Despite direct intervention by a top United Nations Children’s Fund (UNICEF) official, the Dominican Republic appears poised to adopt a new constitution that protects human life “from conception until death.”
While Dominican lawmakers were debating the merits of such a provision and the nation’s penal prohibition of abortion, Nils Kastberg, UNICEF’s regional director for Latin America and the Caribbean, interjected himself, calling on Dominican legislators to consider liberalizing abortion so women would not be forced into “unsafe procedures.” He also suggested they would be “hypocrites” unconcerned with the nation’s higher-than-average teen birth rate. Kastberg made his statements while visiting the capital of Santo Domingo at the end of March.
Rather than bowing to external pressure from UNICEF and pro-abortion non-governmental organizations, this week members of the bicameral constitutional assembly voted 167-32 to approve the proposed charter, including Article 30, which states, “The right to life is inviolable from conception to death.” Another article would define marriage as being between a man and a woman.
[efoods]Pro-lifers are considering the constitutional reform to be a fait accompli, though a second reading followed by formal promulgation by the President is also required. Support crossed party lines, with the opposition Partido Revolucionario Dominicano and Partido Reformista Social Cristiano and most members of the President’s Partido de la Liberación Dominicana declaring their support for the right-to-life provision.

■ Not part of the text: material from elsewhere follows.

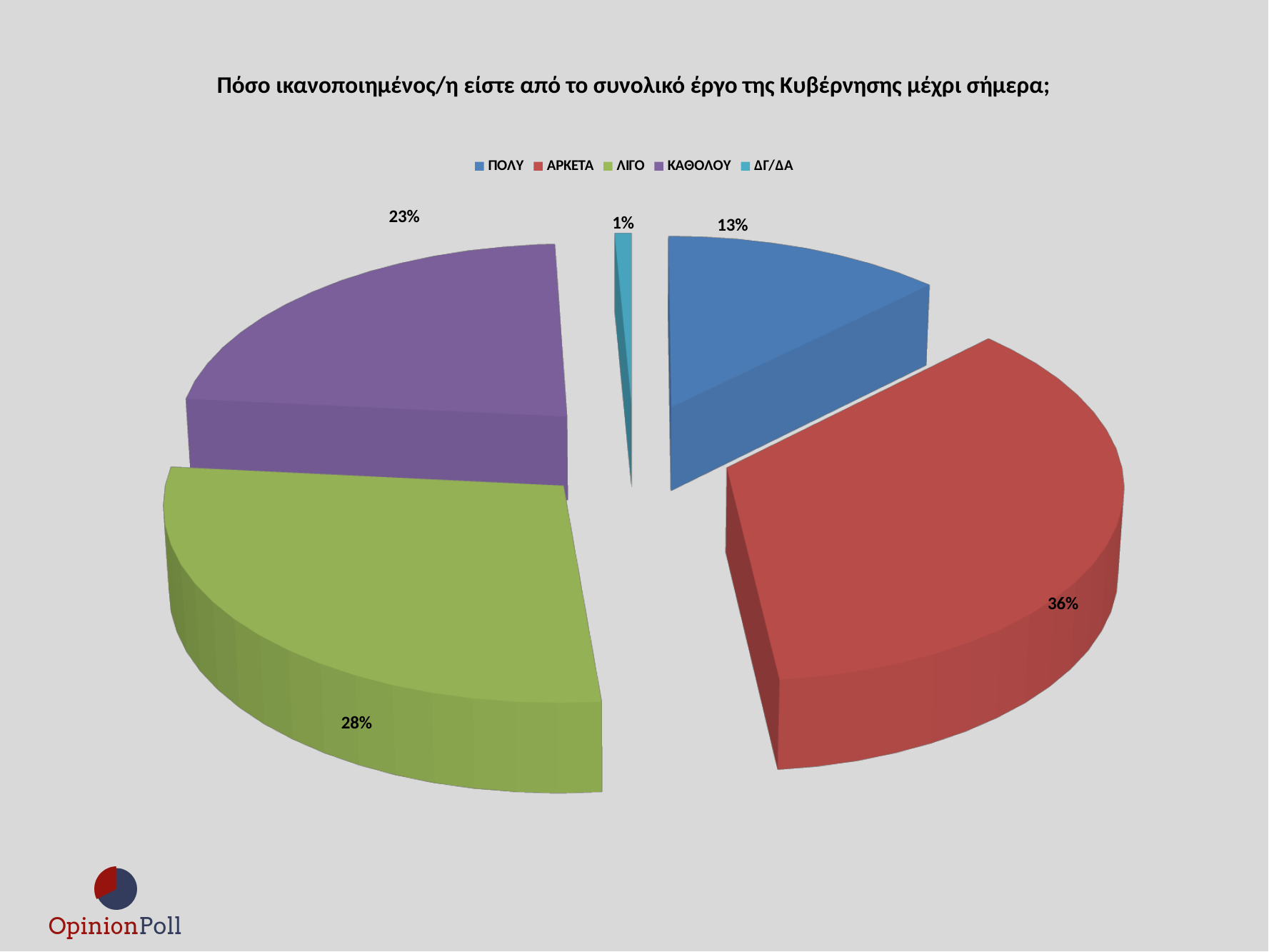
Which is larger, the value for ΚΑΘΟΛΟΥ or the value for ΠΟΛΥ? ΚΑΘΟΛΟΥ What is the value for ΠΟΛΥ? 13% Which category has the largest share? ΑΡΚΕΤΑ What is the value for ΛΙΓΟ? 28% Which category has the smallest share? ΔΓ/ΔΑ How many categories does the legend list? 5 What is the value for ΚΑΘΟΛΟΥ? 23% What is the difference between the values for ΑΡΚΕΤΑ and ΛΙΓΟ? 8% What colour is the slice for ΛΙΓΟ? green What kind of chart is shown on the slide? pie chart What is the value for ΔΓ/ΔΑ? 1% What is the value for ΑΡΚΕΤΑ? 36%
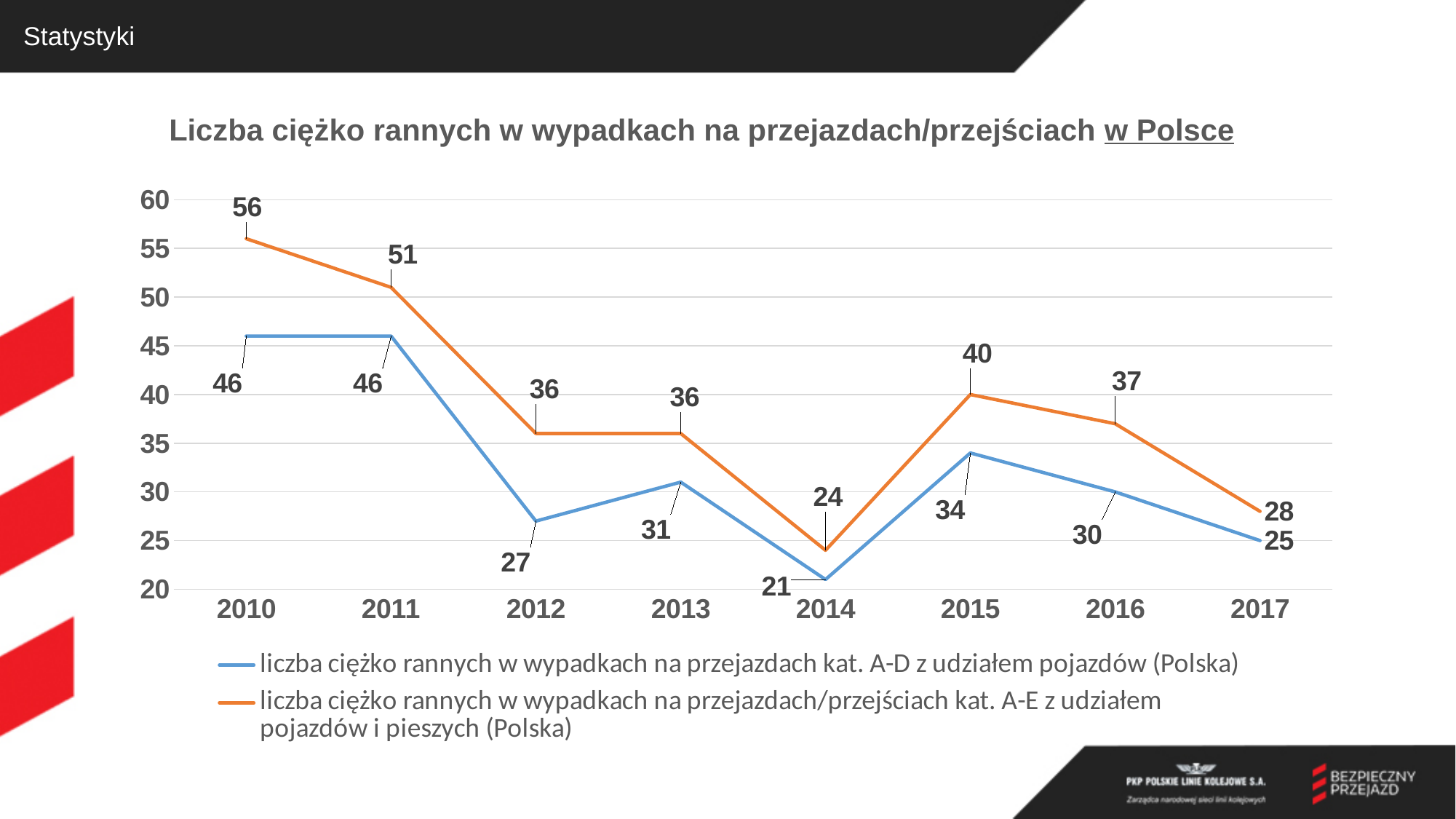
What is the value for 2010 in the series 'kat. A-E z udziałem pojazdów i pieszych'? 56 What colour is the line for the 'kat. A-D z udziałem pojazdów' series? blue How many years are shown on the x axis? 8 What is the value for 2014 in the series 'kat. A-D z udziałem pojazdów'? 21 What is the value for 2017 in the series 'kat. A-E z udziałem pojazdów i pieszych'? 28 What is the difference between the two series in 2015? 6 In which year is the 'kat. A-D z udziałem pojazdów' series at its lowest? 2014 Does the 'kat. A-E z udziałem pojazdów i pieszych' series rise or fall from 2010 to 2012? fall How many series does the legend list? 2 Which series has the higher value in 2012: 'kat. A-D' or 'kat. A-E'? kat. A-E In which year is the 'kat. A-E z udziałem pojazdów i pieszych' series at its highest? 2010 What kind of chart is shown on the slide? line chart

The meddling by Kastberg, a Swedish national, also brought to mind another pro-abortion Latin American intervention by UNICEF and other United Nations agencies. When Nicaragua strengthened legislation protecting the unborn in 2006, UNICEF joined agencies like the United Nations Population Fund (UNFPA) and the United Nations Development Fund in signing a letter to the head of the Nicaraguan National Assembly that asserted – incorrectly – that the legislation violated rights contained in various international documents such as the Convention on the Elimination of All Forms of Discrimination, or CEDAW.
In addition, four Scandinavian countries, Holland and Canada signed the letter, with Sweden reportedly cutting over $20 million in foreign aid to Nicaragua as a result of the legislative reform, and Finland threatening to link continued aid to changes in Nicaragua’s abortion law.
Despite its image as a benign agency dedicated to assisting children in the developing world, in recent years UNICEF has supported liberalized abortion. According to Douglas Sylva, a senior fellow of the Catholic Family and Human Rights Institute (C-FAM) and the author of a White Paper on the agency, UNICEF is “an opportunistic advocate of abortion rights.” One longtime UNICEF watcher told C-Fam’s Friday Fax, “Where does UNICEF get the authority to interfere in the constitutional decisions of a sovereign state?”
When formally adopted, the Dominican Republic will join other Latin American nations whose constitutions explicitly protect unborn life, including Chile, Paraguay, and Guatemala. In addition, at least 10 Mexican states have amended their state constitutions to protect life from the moment of conception, including most recently, the Pacific coast state of Nayarit. The pro-life constitutional revisions in Mexico and the Dominican Republic signal popular reaffirmation of pro-life principles throughout the region.